As all good things have to come to and end, sadly so did our road trip. On our way home from Bergen we stopped at the home of the famous Norwegian composer Edvard Grieg, Troldhaugen. I have gotten the information below from the museums site linked above. Edvard Hagerup Grieg (b. 15 June 1843, d. 4 September 1907). He was married in Copenhagen 11 June 1867 to his first cousin Nina Hagerup. They had one child: Alexandra Grieg (1868 – 1869) dead from meningitis. Among his famous compositions are: Piano Concerto in a minor, Incidental music for Ibsen’s drama “Peer Gynt” (Morning Mood, In the Hall of the Mountain King, Solveig’s Song a.o.), Lyric Pieces for piano, Holberg Suite, Last Spring
Troldhaugen was built in 1885, and Edvard and his wife lived there the last 22 summers of Edvard Grieg’s life. Troldhaugen became a museum in 1928 and includes Grieg’s Villa, the composer’s hut and the Grieg couple’s gravesite as well as a modern museum building and the concert hall Troldsalen, a chamber music hall.

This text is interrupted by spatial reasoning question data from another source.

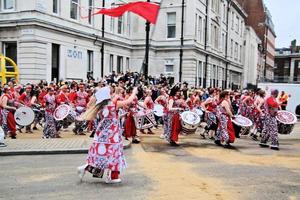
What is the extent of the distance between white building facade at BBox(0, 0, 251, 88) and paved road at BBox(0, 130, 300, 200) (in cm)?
538

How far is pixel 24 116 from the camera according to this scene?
1488 cm

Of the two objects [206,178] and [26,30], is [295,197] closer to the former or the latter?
[206,178]

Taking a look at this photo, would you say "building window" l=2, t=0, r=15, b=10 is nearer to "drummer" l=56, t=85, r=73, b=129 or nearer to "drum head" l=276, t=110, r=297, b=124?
"drummer" l=56, t=85, r=73, b=129

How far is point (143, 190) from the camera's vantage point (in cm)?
759

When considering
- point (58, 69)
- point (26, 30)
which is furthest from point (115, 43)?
point (26, 30)

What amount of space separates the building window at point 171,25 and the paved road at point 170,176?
106ft

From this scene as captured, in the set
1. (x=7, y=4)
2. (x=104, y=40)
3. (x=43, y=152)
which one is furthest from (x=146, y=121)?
(x=104, y=40)

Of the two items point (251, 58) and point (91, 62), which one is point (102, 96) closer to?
point (91, 62)

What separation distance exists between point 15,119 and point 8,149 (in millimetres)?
3455

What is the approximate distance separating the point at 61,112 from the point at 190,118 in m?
4.26

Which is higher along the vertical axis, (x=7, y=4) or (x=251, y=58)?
(x=7, y=4)

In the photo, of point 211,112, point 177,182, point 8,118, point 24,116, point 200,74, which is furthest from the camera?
point 200,74

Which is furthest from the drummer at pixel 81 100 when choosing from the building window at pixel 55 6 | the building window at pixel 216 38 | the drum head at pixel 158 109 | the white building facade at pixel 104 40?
the building window at pixel 216 38

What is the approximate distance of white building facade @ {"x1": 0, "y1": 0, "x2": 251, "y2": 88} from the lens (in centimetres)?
2697
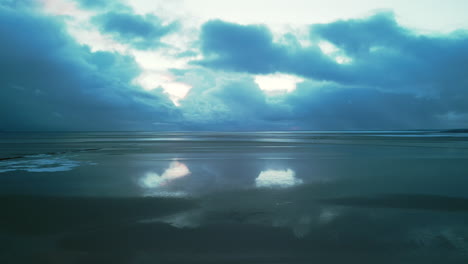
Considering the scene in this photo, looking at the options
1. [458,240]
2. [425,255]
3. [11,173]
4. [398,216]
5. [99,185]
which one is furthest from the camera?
[11,173]

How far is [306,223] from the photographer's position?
8445mm

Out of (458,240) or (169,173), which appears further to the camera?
(169,173)

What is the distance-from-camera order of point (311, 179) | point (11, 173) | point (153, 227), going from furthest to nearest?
1. point (11, 173)
2. point (311, 179)
3. point (153, 227)

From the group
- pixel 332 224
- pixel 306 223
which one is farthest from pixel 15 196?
pixel 332 224

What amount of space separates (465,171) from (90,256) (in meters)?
21.5

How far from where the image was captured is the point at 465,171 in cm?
1805

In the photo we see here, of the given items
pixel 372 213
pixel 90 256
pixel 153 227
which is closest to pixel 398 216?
pixel 372 213

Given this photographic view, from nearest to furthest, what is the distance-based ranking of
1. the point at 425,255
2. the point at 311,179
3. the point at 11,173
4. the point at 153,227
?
1. the point at 425,255
2. the point at 153,227
3. the point at 311,179
4. the point at 11,173

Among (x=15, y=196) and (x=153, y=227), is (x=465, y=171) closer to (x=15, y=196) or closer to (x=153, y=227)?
(x=153, y=227)

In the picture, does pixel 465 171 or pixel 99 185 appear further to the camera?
pixel 465 171

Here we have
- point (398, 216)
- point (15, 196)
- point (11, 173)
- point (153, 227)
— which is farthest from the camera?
point (11, 173)

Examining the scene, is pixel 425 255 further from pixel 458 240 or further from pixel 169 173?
pixel 169 173

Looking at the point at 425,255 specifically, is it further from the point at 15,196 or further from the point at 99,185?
the point at 15,196

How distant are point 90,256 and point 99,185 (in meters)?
8.64
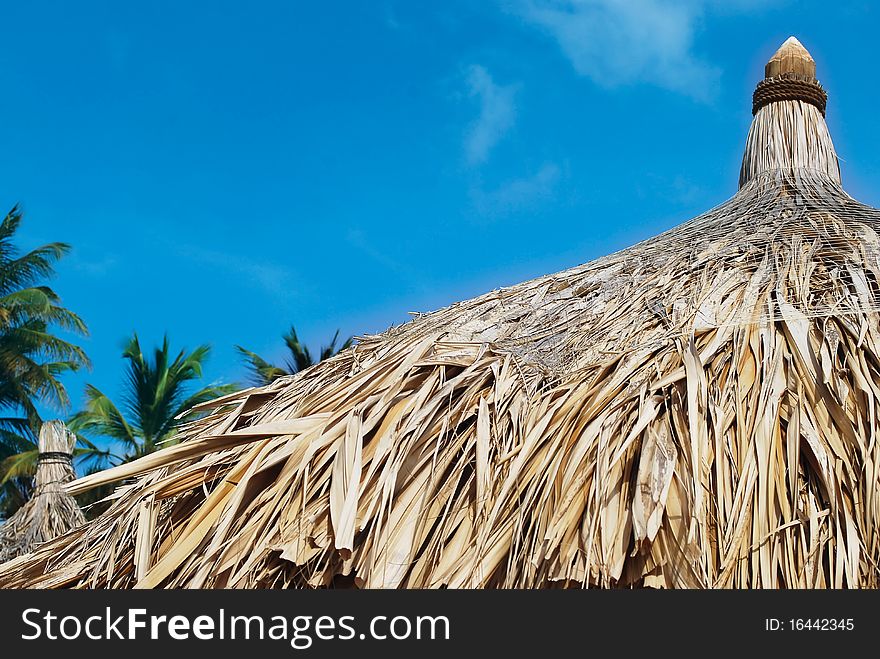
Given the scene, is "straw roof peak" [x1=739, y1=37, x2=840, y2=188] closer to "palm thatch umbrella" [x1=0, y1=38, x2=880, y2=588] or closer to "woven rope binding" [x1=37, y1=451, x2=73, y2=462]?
"palm thatch umbrella" [x1=0, y1=38, x2=880, y2=588]

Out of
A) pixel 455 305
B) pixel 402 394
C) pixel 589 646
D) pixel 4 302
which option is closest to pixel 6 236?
pixel 4 302

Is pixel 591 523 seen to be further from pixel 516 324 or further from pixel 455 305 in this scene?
pixel 455 305

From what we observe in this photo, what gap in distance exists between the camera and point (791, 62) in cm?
602

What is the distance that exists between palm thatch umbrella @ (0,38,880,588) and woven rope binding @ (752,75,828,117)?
2.22 m

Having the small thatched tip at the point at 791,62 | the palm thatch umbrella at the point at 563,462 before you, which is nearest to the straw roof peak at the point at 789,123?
the small thatched tip at the point at 791,62

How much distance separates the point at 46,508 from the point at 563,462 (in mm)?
6986

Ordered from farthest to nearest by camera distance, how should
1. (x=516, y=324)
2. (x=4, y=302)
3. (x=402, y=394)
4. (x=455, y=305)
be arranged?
1. (x=4, y=302)
2. (x=455, y=305)
3. (x=516, y=324)
4. (x=402, y=394)

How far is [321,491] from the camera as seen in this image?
3020 millimetres

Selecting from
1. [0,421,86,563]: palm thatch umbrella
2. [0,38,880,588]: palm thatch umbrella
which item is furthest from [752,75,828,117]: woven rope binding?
[0,421,86,563]: palm thatch umbrella

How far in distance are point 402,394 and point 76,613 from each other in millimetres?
1215

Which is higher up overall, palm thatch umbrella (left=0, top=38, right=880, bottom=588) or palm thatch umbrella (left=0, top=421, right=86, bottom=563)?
palm thatch umbrella (left=0, top=421, right=86, bottom=563)

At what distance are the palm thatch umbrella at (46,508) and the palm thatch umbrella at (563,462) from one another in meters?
5.11

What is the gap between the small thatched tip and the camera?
602 cm

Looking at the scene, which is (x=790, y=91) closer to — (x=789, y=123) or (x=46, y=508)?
(x=789, y=123)
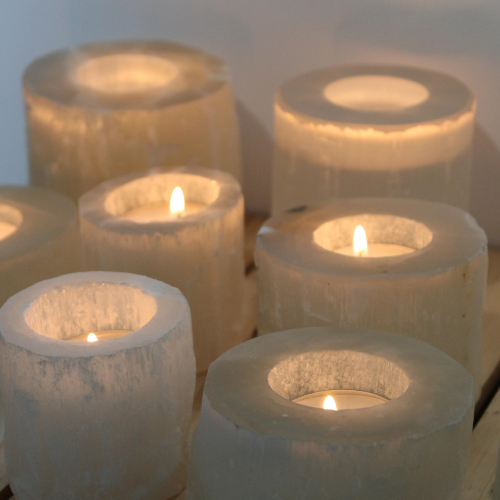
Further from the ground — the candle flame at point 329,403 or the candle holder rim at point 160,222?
the candle holder rim at point 160,222

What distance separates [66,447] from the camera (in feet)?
1.99

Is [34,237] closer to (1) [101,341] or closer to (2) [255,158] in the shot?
(1) [101,341]

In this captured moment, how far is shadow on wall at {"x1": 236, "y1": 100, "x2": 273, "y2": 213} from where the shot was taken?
1.18 metres

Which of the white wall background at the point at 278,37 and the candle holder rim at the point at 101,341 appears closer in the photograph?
the candle holder rim at the point at 101,341

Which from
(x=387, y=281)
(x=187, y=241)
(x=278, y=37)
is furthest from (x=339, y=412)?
(x=278, y=37)

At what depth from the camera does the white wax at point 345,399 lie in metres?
0.61

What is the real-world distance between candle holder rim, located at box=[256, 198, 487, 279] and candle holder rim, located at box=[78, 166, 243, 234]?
6cm

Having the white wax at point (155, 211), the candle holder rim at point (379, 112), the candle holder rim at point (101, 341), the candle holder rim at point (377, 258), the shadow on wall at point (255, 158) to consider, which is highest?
the candle holder rim at point (379, 112)

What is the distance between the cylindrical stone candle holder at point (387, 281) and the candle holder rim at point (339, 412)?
2.8 inches

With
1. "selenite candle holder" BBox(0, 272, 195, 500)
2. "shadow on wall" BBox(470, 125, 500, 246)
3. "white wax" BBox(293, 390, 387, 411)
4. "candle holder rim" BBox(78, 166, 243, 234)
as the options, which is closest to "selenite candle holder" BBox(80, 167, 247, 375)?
"candle holder rim" BBox(78, 166, 243, 234)

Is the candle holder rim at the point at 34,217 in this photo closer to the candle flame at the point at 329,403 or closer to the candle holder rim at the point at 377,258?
the candle holder rim at the point at 377,258

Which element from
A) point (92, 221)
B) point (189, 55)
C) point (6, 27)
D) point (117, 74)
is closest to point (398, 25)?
point (189, 55)

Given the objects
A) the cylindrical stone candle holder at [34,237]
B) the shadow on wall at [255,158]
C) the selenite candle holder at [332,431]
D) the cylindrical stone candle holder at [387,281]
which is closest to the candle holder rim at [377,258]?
the cylindrical stone candle holder at [387,281]

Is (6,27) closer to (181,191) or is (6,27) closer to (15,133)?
A: (15,133)
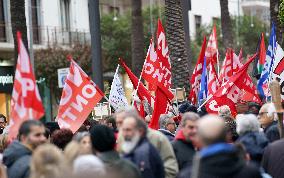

Grieg referred to the Villa as his “best opus so far”. The ground floor of the house is open to the public and consists of a Memory Room filled with objects from key events in Grieg’s life, the original spacious dining room, a veranda and a sitting room where you can explore Grieg’s very own Steinway piano from 1892. The piano is still playable and is often used for concerts, sometimes even recordings. The ornamented veranda was turned into an enclosed winter garden in 1906 and a stained glass window was inserted just above the balcony door. The red rose ornament adds a poetic touch to the villa, which in its idiosyncratic way expresses the taste and spirit of Nina and Edvard Grieg.
In the house, constant visitors and noise from the kitchen interrupted the absolute quiet Grieg needed in order to work. This is why he in 1891 had the composer’s hut built down by the lake, so he could be alone with his musical ideas. Grieg used his composer’s hut often when he stayed at Troldhaugen. He went down there every day, locked himself in and tried his best to work. It wasn’t always easy for a composer who was easily distracted. An unfamiliar sound or a boat rowing on the lake was enough to break his concentration.
Nina and Edvard Grieg’s tomb is located in the mountainside facing the lake. One evening when Edvard Grieg and his best friend Frants Beyer were out fishing on the lake, the last rays of the sunset hit that spot of rock. “There I would like to rest forever” said Grieg.After Grieg’s death, his cousin and architect, Schak Bull, designed the tomb. It is simple, yet poignant, with Grieg’s name chiselled in runes.
We had an enjoyable visit to Troldhaugen and enjoyed the walk in the sunshine before we got back in the car and continued on our journey home after a long and very nice road trip.